------ DATA SUPPLIED

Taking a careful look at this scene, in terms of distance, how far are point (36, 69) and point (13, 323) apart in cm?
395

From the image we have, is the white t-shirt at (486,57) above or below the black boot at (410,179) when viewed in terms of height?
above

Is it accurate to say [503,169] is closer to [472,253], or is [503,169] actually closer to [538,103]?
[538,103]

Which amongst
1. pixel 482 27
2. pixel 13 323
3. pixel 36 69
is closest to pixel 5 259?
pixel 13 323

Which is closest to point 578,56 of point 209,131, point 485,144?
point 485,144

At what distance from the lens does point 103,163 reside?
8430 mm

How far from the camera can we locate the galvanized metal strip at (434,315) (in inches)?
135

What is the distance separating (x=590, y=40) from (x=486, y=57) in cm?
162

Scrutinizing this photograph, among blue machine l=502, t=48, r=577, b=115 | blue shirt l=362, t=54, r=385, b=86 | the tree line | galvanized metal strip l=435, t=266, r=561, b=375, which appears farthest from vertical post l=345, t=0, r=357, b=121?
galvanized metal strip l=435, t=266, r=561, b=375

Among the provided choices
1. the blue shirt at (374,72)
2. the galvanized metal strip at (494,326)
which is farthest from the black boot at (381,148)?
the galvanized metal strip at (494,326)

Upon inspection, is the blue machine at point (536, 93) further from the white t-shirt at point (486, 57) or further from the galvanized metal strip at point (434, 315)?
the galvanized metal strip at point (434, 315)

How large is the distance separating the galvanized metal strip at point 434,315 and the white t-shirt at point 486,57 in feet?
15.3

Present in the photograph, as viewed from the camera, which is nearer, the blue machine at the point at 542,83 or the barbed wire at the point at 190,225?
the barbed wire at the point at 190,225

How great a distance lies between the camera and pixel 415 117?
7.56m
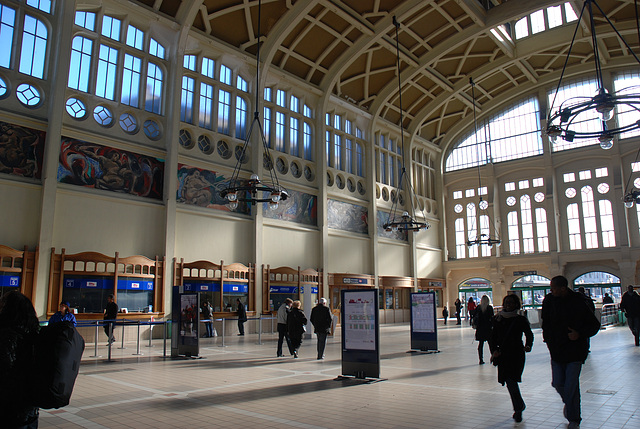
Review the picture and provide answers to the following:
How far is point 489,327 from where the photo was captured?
10.3 meters

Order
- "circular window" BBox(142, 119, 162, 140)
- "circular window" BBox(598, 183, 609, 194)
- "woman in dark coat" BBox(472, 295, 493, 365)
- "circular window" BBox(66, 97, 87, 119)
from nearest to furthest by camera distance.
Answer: "woman in dark coat" BBox(472, 295, 493, 365)
"circular window" BBox(66, 97, 87, 119)
"circular window" BBox(142, 119, 162, 140)
"circular window" BBox(598, 183, 609, 194)

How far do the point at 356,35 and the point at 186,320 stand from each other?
59.6ft

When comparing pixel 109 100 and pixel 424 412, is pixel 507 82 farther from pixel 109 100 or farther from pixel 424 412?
pixel 424 412

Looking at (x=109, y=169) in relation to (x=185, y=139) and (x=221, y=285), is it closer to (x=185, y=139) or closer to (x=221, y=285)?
(x=185, y=139)

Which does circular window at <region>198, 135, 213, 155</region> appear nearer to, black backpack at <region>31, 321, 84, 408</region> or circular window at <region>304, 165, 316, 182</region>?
circular window at <region>304, 165, 316, 182</region>

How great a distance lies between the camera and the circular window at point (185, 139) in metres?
20.5

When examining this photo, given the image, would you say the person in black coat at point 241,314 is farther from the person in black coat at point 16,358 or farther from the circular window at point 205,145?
the person in black coat at point 16,358

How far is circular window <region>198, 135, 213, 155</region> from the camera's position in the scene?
831 inches

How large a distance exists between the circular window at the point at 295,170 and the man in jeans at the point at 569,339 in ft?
66.7

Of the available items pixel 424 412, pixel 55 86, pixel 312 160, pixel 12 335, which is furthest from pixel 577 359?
pixel 312 160

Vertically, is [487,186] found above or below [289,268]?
above

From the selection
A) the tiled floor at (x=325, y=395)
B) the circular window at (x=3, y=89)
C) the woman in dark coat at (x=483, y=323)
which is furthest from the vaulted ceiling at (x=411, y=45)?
the woman in dark coat at (x=483, y=323)

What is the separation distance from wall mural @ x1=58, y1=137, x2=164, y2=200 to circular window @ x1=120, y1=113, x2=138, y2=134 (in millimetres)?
930

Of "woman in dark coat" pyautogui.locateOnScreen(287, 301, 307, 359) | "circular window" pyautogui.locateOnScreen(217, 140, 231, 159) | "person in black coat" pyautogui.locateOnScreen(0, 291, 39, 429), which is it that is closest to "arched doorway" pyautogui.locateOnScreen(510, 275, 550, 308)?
"circular window" pyautogui.locateOnScreen(217, 140, 231, 159)
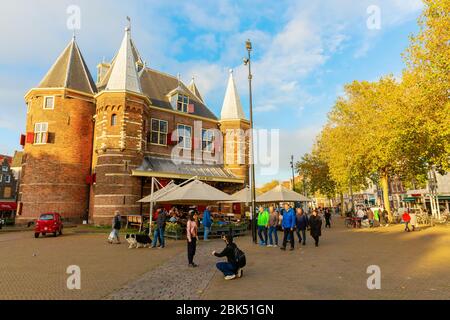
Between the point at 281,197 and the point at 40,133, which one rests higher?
the point at 40,133

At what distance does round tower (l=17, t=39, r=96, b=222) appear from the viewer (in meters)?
25.1

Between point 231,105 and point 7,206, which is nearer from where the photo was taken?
point 231,105

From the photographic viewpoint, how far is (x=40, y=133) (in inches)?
1019

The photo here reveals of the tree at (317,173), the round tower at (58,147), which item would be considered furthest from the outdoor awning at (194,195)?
Result: the tree at (317,173)

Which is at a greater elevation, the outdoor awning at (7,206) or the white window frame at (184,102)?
the white window frame at (184,102)

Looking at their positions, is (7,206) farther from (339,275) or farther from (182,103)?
(339,275)

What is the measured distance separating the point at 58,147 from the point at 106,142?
5448 millimetres

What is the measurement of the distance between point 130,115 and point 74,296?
65.9 ft

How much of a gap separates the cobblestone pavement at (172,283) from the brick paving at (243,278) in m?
0.02

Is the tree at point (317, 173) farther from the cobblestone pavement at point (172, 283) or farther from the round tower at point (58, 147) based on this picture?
the cobblestone pavement at point (172, 283)

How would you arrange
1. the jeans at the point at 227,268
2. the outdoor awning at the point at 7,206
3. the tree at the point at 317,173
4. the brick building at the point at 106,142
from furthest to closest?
the outdoor awning at the point at 7,206 → the tree at the point at 317,173 → the brick building at the point at 106,142 → the jeans at the point at 227,268

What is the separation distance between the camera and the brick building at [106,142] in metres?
23.6

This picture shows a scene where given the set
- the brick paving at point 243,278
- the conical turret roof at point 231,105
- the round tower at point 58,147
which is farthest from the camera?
the conical turret roof at point 231,105

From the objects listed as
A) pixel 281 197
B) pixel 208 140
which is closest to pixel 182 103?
pixel 208 140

------------

# [PROMPT]
Print each record exactly as it stands, leaving the images out.

# [REPLY TO THE TASK]
Taking a careful look at this scene, in terms of distance, how far are point (36, 69) and point (13, 323) apart in cm?
395

From the image we have, is the white t-shirt at (486,57) above or below the black boot at (410,179) when viewed in terms of height?
above

Is it accurate to say [503,169] is closer to [472,253], or is [503,169] actually closer to [538,103]?
[538,103]

Which amongst
1. pixel 482 27
2. pixel 13 323
3. pixel 36 69
is closest to pixel 5 259?
pixel 13 323

Which is closest to point 578,56 of point 209,131, point 485,144?
point 485,144

At what distance from the lens does point 103,163 reside?
8430 mm

How far from the camera can we locate the galvanized metal strip at (434,315) (in inches)?
135

What is the distance separating (x=590, y=40) from (x=486, y=57) in cm?
162

Scrutinizing this photograph, among blue machine l=502, t=48, r=577, b=115 | blue shirt l=362, t=54, r=385, b=86 | the tree line | galvanized metal strip l=435, t=266, r=561, b=375, which appears farthest from vertical post l=345, t=0, r=357, b=121?
galvanized metal strip l=435, t=266, r=561, b=375

Among the provided choices
1. the blue shirt at (374,72)
2. the galvanized metal strip at (494,326)
which is farthest from the black boot at (381,148)?
the galvanized metal strip at (494,326)

Upon inspection, is the blue machine at point (536, 93) further from the white t-shirt at point (486, 57) or further from the galvanized metal strip at point (434, 315)?
the galvanized metal strip at point (434, 315)

How large is the distance separating the galvanized metal strip at point 434,315 and the white t-shirt at point 486,57 in feet?
15.3

Present in the photograph, as viewed from the camera, which is nearer, the blue machine at the point at 542,83 or the barbed wire at the point at 190,225?
the barbed wire at the point at 190,225

How great a distance lies between the camera and pixel 415 117?
7.56m
Review the picture and provide answers to the following:
How far is point 489,327 from where the photo was captured?
10.3 meters

Order
- "circular window" BBox(142, 119, 162, 140)
- "circular window" BBox(598, 183, 609, 194)
- "woman in dark coat" BBox(472, 295, 493, 365)
- "circular window" BBox(66, 97, 87, 119)
from nearest to furthest by camera distance.
Answer: "woman in dark coat" BBox(472, 295, 493, 365)
"circular window" BBox(66, 97, 87, 119)
"circular window" BBox(142, 119, 162, 140)
"circular window" BBox(598, 183, 609, 194)

How far do the point at 356,35 and the point at 186,320 stand from each other?
59.6ft

When comparing pixel 109 100 and pixel 424 412, is pixel 507 82 farther from pixel 109 100 or farther from pixel 424 412?
pixel 424 412

Looking at (x=109, y=169) in relation to (x=185, y=139) and (x=221, y=285), is it closer to (x=185, y=139) or closer to (x=221, y=285)?
(x=185, y=139)

Which does circular window at <region>198, 135, 213, 155</region> appear nearer to, black backpack at <region>31, 321, 84, 408</region> or circular window at <region>304, 165, 316, 182</region>?
circular window at <region>304, 165, 316, 182</region>

How great a distance lies between the camera and the circular window at point (185, 139) in metres?
20.5

When examining this photo, given the image, would you say the person in black coat at point 241,314 is farther from the person in black coat at point 16,358 or farther from the circular window at point 205,145?
the person in black coat at point 16,358

How far is circular window <region>198, 135, 213, 155</region> from the camera's position in the scene?
831 inches

How large a distance exists between the circular window at the point at 295,170 and the man in jeans at the point at 569,339 in ft?
66.7

Of the available items pixel 424 412, pixel 55 86, pixel 312 160, pixel 12 335, which is furthest from pixel 577 359?
pixel 312 160

Vertically, is [487,186] found above or below [289,268]?
above

From the selection
A) the tiled floor at (x=325, y=395)
B) the circular window at (x=3, y=89)
C) the woman in dark coat at (x=483, y=323)
which is furthest from the vaulted ceiling at (x=411, y=45)?
the woman in dark coat at (x=483, y=323)

What is the separation distance from wall mural @ x1=58, y1=137, x2=164, y2=200 to circular window @ x1=120, y1=113, x2=138, y2=134 (in millimetres)?
930

Of "woman in dark coat" pyautogui.locateOnScreen(287, 301, 307, 359) | "circular window" pyautogui.locateOnScreen(217, 140, 231, 159) | "person in black coat" pyautogui.locateOnScreen(0, 291, 39, 429), which is it that is closest to "arched doorway" pyautogui.locateOnScreen(510, 275, 550, 308)?
"circular window" pyautogui.locateOnScreen(217, 140, 231, 159)
Between the point at 281,197 and the point at 40,133, which one rests higher?
the point at 40,133

At what distance does round tower (l=17, t=39, r=96, b=222) appear from the viewer (in meters)?
25.1

Between point 231,105 and point 7,206, which is nearer from where the photo was taken?
point 231,105

From the photographic viewpoint, how far is (x=40, y=133) (in inches)?
1019

The photo here reveals of the tree at (317,173), the round tower at (58,147), which item would be considered furthest from the outdoor awning at (194,195)?
Result: the tree at (317,173)

Which is at a greater elevation, the outdoor awning at (7,206) or the white window frame at (184,102)?
the white window frame at (184,102)

Looking at their positions, is (7,206) farther from (339,275) or farther from (182,103)?
(339,275)

What is the measured distance separating the point at 58,147 from the point at 106,142?
5448 millimetres

What is the measurement of the distance between point 130,115 and point 74,296?
65.9 ft

How much of a gap separates the cobblestone pavement at (172,283) from the brick paving at (243,278) in m?
0.02

Is the tree at point (317, 173) farther from the cobblestone pavement at point (172, 283) or farther from the round tower at point (58, 147) based on this picture?
the cobblestone pavement at point (172, 283)

How would you arrange
1. the jeans at the point at 227,268
2. the outdoor awning at the point at 7,206
3. the tree at the point at 317,173
4. the brick building at the point at 106,142
from furthest to closest?
the outdoor awning at the point at 7,206 → the tree at the point at 317,173 → the brick building at the point at 106,142 → the jeans at the point at 227,268

What is the separation distance between the camera and the brick building at [106,142] in metres?
23.6

This picture shows a scene where given the set
- the brick paving at point 243,278
- the conical turret roof at point 231,105
- the round tower at point 58,147
which is farthest from the camera?
the conical turret roof at point 231,105

From the objects listed as
A) pixel 281 197
B) pixel 208 140
which is closest to pixel 182 103?
pixel 208 140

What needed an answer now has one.